> SOURCE EXTRACT:
BEGIN

From c54e4121c611473ef7ef874d19cfb5891280d091 Mon Sep 17 00:00:00 2001
From: Yizhou Chi <chiyizhou@fuzhi.ai>
Date: Fri, 13 Sep 2024 16:57:37 +0800
Subject: [PATCH] update di prompt

---
 expo/data/dataset.py                   | 16 ++++++++++++----
 expo/insights/instruction_generator.py |  8 +++++---
 2 files changed, 17 insertions(+), 7 deletions(-)

diff --git a/expo/data/dataset.py b/expo/data/dataset.py
index 3b2017d1a..d2ec48326 100644
--- a/expo/data/dataset.py
+++ b/expo/data/dataset.py
@@ -16,15 +16,22 @@ Perform data analysis, data preprocessing, feature engineering, and modeling to
 Report {metric} on the eval data. Do not plot or make any visualizations.
 """
 
+RECOMMENDATION = """\
+## Base Models and Ensemble
+You can consider using the following base models:
+’GBM’ (LightGBM) ‘CAT’ (CatBoost) ‘XGB’ (XGBoost) ‘RF’ (random forest) ‘XT’ (extremely randomized trees) ‘KNN’ (k-nearest neighbors) ‘LR’ (linear regression)
+"""
 
-DI_INSTRUCTION = """\
-**Attention** 
+DI_INSTRUCTION = (
+    RECOMMENDATION
+    + """**Attention** 
 1. Please do not leak the target label in any form during training.
 2. Test set does not have the target column.
 3. You should perform transformations on train, dev, and test sets at the same time (it's a good idea to define functions for this and avoid code repetition).
-4. If labels are transformed during training, they should be transformed back to the original format before saving the predictions.
+4. When scaling or transforming features, make sure the target column is not included.
 5. You could utilize dev set to validate and improve model training.
-6. Use techniques to avoid overfitting.
+6. To avoid overfitting, train a weighted ensemble model such as StackingClassifier or StackingRegressor using **dev set** after base models being trained
+7. Make sure the model prototyping is fast. 
 
 ## Saving Dev and Test Predictions
 1. Save the prediction results of BOTH the dev set and test set in `dev_predictions.csv` and `test_predictions.csv` respectively in the output directory. 
@@ -37,6 +44,7 @@ Print the train and dev set performance in the last step.
 # Output dir
 {output_dir}
 """
+)

END

> SOURCE INFORMATION:
BEGIN

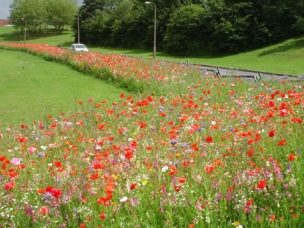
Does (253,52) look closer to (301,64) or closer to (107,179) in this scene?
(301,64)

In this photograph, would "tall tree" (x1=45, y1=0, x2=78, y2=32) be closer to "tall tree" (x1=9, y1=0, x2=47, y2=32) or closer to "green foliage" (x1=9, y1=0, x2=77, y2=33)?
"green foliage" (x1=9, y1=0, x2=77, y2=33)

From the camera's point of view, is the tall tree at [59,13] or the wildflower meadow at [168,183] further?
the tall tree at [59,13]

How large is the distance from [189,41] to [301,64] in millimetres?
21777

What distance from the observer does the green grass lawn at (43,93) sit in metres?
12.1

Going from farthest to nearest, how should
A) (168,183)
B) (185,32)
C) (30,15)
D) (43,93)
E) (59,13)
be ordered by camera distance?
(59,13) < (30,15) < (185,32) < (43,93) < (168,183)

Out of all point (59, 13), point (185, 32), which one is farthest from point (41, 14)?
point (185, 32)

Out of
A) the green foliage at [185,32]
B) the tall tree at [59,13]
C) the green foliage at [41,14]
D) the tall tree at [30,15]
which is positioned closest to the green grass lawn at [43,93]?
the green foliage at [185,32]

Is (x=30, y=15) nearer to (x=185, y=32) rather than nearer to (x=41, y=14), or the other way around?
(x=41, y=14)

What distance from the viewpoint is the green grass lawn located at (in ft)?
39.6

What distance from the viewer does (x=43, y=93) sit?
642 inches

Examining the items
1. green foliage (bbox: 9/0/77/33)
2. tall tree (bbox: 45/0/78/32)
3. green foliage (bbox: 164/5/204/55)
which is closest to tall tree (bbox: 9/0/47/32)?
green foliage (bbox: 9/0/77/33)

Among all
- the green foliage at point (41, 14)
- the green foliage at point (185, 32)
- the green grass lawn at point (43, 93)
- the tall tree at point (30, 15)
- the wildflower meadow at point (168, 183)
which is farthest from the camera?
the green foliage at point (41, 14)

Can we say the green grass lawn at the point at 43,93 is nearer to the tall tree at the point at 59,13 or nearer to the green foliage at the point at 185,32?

END
BEGIN

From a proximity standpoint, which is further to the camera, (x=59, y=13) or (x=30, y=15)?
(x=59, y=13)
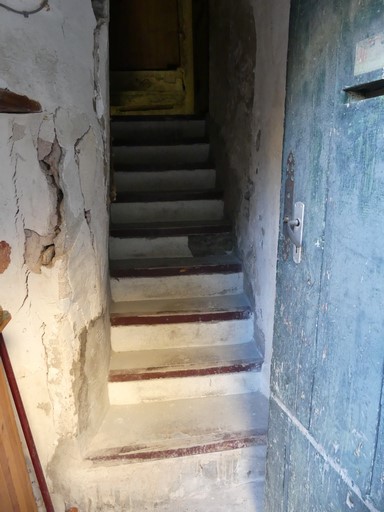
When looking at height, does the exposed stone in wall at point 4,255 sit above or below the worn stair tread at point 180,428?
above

END
BEGIN

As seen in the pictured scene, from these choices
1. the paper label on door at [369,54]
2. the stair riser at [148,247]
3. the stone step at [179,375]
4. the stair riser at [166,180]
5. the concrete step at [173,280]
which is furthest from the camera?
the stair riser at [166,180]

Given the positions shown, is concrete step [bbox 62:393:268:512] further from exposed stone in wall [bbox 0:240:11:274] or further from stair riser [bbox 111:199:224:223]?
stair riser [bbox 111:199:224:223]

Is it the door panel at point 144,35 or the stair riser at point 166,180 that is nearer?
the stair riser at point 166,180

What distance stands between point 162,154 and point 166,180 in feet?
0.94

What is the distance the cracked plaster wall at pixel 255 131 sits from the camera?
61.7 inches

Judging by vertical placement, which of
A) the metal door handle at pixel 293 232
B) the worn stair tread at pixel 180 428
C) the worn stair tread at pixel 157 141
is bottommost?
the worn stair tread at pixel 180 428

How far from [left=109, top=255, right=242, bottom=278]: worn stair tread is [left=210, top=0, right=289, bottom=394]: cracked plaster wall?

END

> WORK REQUEST: Please type out the stretch of the patch above from "2. Test set" through "prototyping is fast.", keeping every character as it appears.

> RESPONSE BELOW:
2. Test set does not have the target column.
 3. You should perform transformations on train, dev, and test sets at the same time (it's a good idea to define functions for this and avoid code repetition).
-4. If labels are transformed during training, they should be transformed back to the original format before saving the predictions.
+4. When scaling or transforming features, make sure the target column is not included.
 5. You could utilize dev set to validate and improve model training.
-6. Use techniques to avoid overfitting.
+6. To avoid overfitting, train a weighted ensemble model such as StackingClassifier or StackingRegressor using **dev set** after base models being trained
+7. Make sure the model prototyping is fast.